| Task input |
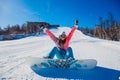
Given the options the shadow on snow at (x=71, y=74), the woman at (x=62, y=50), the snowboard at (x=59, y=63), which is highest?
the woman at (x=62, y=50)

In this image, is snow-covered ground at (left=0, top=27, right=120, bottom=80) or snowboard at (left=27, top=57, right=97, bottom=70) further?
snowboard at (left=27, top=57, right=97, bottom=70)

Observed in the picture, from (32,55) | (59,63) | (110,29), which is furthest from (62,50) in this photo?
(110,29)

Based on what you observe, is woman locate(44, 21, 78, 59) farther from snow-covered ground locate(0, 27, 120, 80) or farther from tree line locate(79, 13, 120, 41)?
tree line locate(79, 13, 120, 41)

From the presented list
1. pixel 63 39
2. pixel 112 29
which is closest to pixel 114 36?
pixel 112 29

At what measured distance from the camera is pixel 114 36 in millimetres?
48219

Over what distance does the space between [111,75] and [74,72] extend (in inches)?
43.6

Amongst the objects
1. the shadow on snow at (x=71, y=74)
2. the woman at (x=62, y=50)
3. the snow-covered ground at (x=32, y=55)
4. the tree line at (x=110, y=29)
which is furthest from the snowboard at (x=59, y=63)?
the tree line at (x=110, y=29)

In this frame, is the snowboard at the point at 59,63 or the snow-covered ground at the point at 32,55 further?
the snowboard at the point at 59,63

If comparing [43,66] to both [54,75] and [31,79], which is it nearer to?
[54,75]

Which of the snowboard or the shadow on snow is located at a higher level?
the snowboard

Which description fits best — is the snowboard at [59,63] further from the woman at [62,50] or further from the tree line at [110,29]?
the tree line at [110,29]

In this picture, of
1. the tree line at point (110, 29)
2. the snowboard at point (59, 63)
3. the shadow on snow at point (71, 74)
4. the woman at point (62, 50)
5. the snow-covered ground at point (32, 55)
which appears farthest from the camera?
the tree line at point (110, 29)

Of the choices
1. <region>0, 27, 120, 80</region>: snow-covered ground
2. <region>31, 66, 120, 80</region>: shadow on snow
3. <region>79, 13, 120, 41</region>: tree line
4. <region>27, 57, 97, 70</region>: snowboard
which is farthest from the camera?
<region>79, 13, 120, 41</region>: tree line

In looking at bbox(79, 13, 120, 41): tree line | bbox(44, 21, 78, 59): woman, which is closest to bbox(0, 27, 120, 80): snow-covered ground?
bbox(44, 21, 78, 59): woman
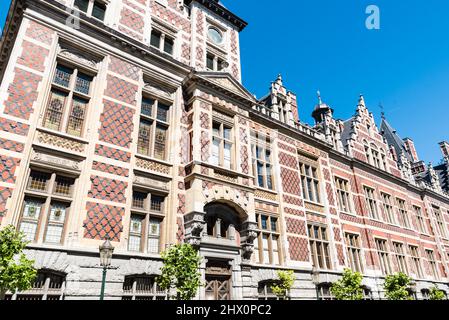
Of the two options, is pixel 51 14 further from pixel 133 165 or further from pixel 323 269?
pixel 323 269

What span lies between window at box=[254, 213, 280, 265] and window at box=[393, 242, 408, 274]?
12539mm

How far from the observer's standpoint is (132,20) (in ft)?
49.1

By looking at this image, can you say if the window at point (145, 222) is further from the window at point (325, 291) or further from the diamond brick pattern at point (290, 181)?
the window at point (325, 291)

| Your instructions |
Rewrite the listing above with "snow-covered ground" changed to "snowy ground" everywhere it occurs, leaving everything else as it is. Omit the pictures from your answer.

| The reply |
Given the options the shadow on snow at (x=71, y=74), the woman at (x=62, y=50), the snowboard at (x=59, y=63), which is highest?
the woman at (x=62, y=50)

In this image, is snowy ground at (left=0, top=27, right=120, bottom=80) or snowboard at (left=27, top=57, right=97, bottom=70) further?
snowboard at (left=27, top=57, right=97, bottom=70)

Observed in the picture, from (32,55) | (59,63) | (110,29), which is furthest from (62,50) in this photo?
(110,29)

Based on what you observe, is woman locate(44, 21, 78, 59) farther from snowy ground locate(0, 27, 120, 80) or farther from tree line locate(79, 13, 120, 41)?
tree line locate(79, 13, 120, 41)

From the presented list
1. pixel 63 39
2. pixel 112 29
which is closest to pixel 114 36?
pixel 112 29

At what measured distance from the camera is pixel 114 36 in millimetres?
48219

Over what distance does the space between [111,75] and [74,72] extend (in inches)?
43.6

Amongst the objects
1. the shadow on snow at (x=71, y=74)
2. the woman at (x=62, y=50)
3. the snowy ground at (x=32, y=55)
4. the tree line at (x=110, y=29)
which is furthest from the snowboard at (x=59, y=63)?
the tree line at (x=110, y=29)

In this frame, is the snowboard at the point at 59,63 or the snowy ground at the point at 32,55 further?
the snowboard at the point at 59,63

If comparing [43,66] to both [54,75] and [31,79], which is it nearer to?
[54,75]

Which of the snowboard or the shadow on snow is located at a higher level?
the snowboard

Which description fits best — is the snowboard at [59,63] further from the woman at [62,50] or further from the tree line at [110,29]?
the tree line at [110,29]

In this picture, of
1. the tree line at point (110, 29)
2. the snowboard at point (59, 63)
3. the shadow on snow at point (71, 74)
4. the woman at point (62, 50)
5. the snowy ground at point (32, 55)
which appears farthest from the camera?
the tree line at point (110, 29)

Of the choices
1. <region>0, 27, 120, 80</region>: snowy ground
2. <region>31, 66, 120, 80</region>: shadow on snow
3. <region>79, 13, 120, 41</region>: tree line
4. <region>27, 57, 97, 70</region>: snowboard
which is farthest from the camera?
<region>79, 13, 120, 41</region>: tree line

In looking at bbox(79, 13, 120, 41): tree line | bbox(44, 21, 78, 59): woman, which is closest to bbox(0, 27, 120, 80): snowy ground?
bbox(44, 21, 78, 59): woman
Of the two options, is pixel 51 14 further from pixel 133 165 or further from pixel 323 269?
pixel 323 269

What span lies between window at box=[254, 213, 280, 265] and window at box=[393, 242, 408, 274]?
12539mm

How far from the observer's standpoint is (132,20) (in ft)?
49.1

By looking at this image, can you say if the window at point (145, 222) is further from the window at point (325, 291) or further from the diamond brick pattern at point (290, 181)?
the window at point (325, 291)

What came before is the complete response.